Nick had thought Slab, but said it was even colder over there. A small electric bar heater way overhead is heating up the doorway end of the cavern, but not by much. Nick points at some nicely grabbable red holds. So are we going to give Clare hints or not? Who knows. Let’s see.
Nick is showing us an extra line joined onto the pulley rope with a steel karabiner. It was inspired by the other 3 wheelchair users (they’re still climbing weekly, hurray!) and its purpose is to remove a finger entrapment risk. Its use has been discussed and approved by Foundry manager, Neil: it adds one more complication to the gear, not usually a good thing, but it reduces stuff in front of the climber’s face. We try to think of a name for the new device, having already come up with “Whittaker” for a jumar with straps. Perhaps it’s a “Whittaker single strand”.
Clare sets off strongly.
She is looking down to see where her feet can find holds, and working hard to get them there. Even managing to do it without help sometimes.
During the climb I’m saying “wow, look at that!”
At the end of the climb, Nick says “quantum leap”. It was a “step change”.
“Did you enjoy it?!” he asks Clare. “It was great”, says Clare, emphatically. “It was liberating.”
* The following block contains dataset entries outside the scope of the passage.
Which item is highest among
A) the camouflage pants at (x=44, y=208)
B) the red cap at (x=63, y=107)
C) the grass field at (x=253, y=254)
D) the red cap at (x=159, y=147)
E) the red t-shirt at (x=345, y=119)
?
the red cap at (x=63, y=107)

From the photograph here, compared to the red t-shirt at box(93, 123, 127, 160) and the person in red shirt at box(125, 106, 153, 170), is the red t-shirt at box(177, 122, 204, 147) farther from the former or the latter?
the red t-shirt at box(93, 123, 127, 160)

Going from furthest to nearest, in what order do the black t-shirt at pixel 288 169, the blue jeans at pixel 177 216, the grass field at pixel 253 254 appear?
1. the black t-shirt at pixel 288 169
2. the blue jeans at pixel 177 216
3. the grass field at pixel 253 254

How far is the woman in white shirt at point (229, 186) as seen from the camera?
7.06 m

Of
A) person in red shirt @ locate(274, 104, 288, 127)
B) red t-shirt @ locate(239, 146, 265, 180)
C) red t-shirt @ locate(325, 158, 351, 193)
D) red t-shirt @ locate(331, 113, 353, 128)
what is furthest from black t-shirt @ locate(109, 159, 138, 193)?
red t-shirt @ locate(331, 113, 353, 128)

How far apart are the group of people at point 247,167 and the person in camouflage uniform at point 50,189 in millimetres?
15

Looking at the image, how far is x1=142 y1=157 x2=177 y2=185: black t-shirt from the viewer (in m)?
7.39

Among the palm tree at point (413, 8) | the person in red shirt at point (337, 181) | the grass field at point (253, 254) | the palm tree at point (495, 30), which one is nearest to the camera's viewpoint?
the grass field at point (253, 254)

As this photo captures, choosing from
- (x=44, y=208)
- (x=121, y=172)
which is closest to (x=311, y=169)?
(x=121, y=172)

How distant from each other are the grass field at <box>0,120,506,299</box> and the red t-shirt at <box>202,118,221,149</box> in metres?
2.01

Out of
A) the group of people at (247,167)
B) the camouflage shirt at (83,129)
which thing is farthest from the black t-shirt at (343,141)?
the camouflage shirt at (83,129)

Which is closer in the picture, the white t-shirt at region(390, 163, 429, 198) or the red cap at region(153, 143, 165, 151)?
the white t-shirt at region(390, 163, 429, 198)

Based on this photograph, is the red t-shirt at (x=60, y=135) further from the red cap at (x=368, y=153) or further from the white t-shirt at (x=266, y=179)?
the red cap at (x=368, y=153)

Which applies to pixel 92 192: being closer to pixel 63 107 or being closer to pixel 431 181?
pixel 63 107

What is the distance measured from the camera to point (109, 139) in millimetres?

Real freedom to move. Freedom from the wheelchair.
Long chatty rest. Just before the Xmas break it’s the Mock GCSE season. Clare spent the whole of Tuesday (given extra time) on her English Mock, and both Clare & Robin have Geog Mocks next week. Nick is about to apply for Ultra Trail du Mont Blanc: there is a 1 in 5 chance of getting a place. He’s entered an ultra marathon race near Grenoble too.
Helen is off to Norfolk for the Christmas hols. She has completed 1 year at Hilltop School and has brought along cake to celebrate. “Lots of icing for Clare!” says Helen.
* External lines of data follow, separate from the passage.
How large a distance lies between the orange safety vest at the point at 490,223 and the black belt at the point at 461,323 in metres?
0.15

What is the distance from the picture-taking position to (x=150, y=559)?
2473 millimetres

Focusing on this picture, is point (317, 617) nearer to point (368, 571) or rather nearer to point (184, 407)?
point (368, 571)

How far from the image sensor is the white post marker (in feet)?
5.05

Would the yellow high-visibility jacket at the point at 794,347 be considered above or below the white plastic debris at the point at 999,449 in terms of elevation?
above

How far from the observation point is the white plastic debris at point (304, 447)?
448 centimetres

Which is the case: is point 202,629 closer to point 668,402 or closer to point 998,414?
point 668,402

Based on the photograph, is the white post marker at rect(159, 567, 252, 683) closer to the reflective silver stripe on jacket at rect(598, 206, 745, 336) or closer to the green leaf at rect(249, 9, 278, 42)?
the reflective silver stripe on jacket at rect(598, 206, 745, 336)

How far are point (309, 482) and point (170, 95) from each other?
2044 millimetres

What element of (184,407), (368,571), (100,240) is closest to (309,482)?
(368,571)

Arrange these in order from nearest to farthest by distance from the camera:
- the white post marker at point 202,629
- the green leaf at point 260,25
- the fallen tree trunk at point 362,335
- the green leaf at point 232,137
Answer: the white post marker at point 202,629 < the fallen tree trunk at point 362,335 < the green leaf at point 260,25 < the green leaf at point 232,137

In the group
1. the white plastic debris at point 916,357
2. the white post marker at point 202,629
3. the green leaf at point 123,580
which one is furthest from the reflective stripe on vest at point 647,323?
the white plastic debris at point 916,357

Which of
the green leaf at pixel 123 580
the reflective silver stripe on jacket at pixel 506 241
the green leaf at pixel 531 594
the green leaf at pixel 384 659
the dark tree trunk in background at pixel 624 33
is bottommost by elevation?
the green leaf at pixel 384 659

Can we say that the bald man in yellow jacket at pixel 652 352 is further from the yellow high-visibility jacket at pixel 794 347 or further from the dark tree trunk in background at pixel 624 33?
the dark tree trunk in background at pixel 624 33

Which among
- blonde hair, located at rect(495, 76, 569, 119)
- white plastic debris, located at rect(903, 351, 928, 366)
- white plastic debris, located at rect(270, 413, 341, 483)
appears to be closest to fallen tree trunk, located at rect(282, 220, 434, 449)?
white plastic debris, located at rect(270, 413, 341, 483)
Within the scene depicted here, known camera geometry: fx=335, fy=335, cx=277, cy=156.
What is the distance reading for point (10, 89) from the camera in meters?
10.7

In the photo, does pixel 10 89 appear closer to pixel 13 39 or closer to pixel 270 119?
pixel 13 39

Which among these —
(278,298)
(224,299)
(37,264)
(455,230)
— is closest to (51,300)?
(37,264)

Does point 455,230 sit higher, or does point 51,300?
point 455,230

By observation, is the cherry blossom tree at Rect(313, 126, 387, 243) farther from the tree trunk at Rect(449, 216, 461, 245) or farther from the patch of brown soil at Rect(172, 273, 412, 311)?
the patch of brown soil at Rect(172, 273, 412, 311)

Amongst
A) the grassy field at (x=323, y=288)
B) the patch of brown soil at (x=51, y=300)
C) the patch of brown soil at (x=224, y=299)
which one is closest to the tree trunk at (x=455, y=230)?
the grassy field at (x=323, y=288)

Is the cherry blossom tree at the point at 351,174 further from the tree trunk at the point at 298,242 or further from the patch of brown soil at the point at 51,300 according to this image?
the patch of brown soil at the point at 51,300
The Whittakers are off to Berlin for a few days, to stay with Lasse’s family. Nick reckons he might write an article for Summit during the journey – Clare is happy to get a mention. As for me, I’m going to promote the blog so other stroke recoverers can find it. (Eight followers is not very many, and apparently this number includes Nick’s mum (hello!) as well as Clare herself.)
The second climb isn’t so high, but still a great effort. Clare does some high leg lifts but it looks hard to get her arms raised and down below we’re asking if Clare is tired. She comes down. Phew!
We’re all waiting to try Helen’s cake. Wow – white choc & orange, with the most fabulous icing I’ve ever tasted. It’s a sumptuous end to a year’s climbing. What a journey this year has been. Climbing has become part of Clare’s life and this makes her very happy.
One thought on “Three Before Chalk”
This is THE MOST AMAZING ACHIEVEMENT!!! WELL IMPRESSED!
Is that The Foundary in Sheffield?
What fabulous support too!
You know what resonated with me was the line in the blog:
‘Real freedom to move. Freedom from the wheelchair.’
My best mate said to me one day, ‘if you could walk or talk in life, what would you choose?’
My answer: to walk. Whilst my wheelchair was o important and useful to me in hospital and beyond it represented something I despised. Just my truth.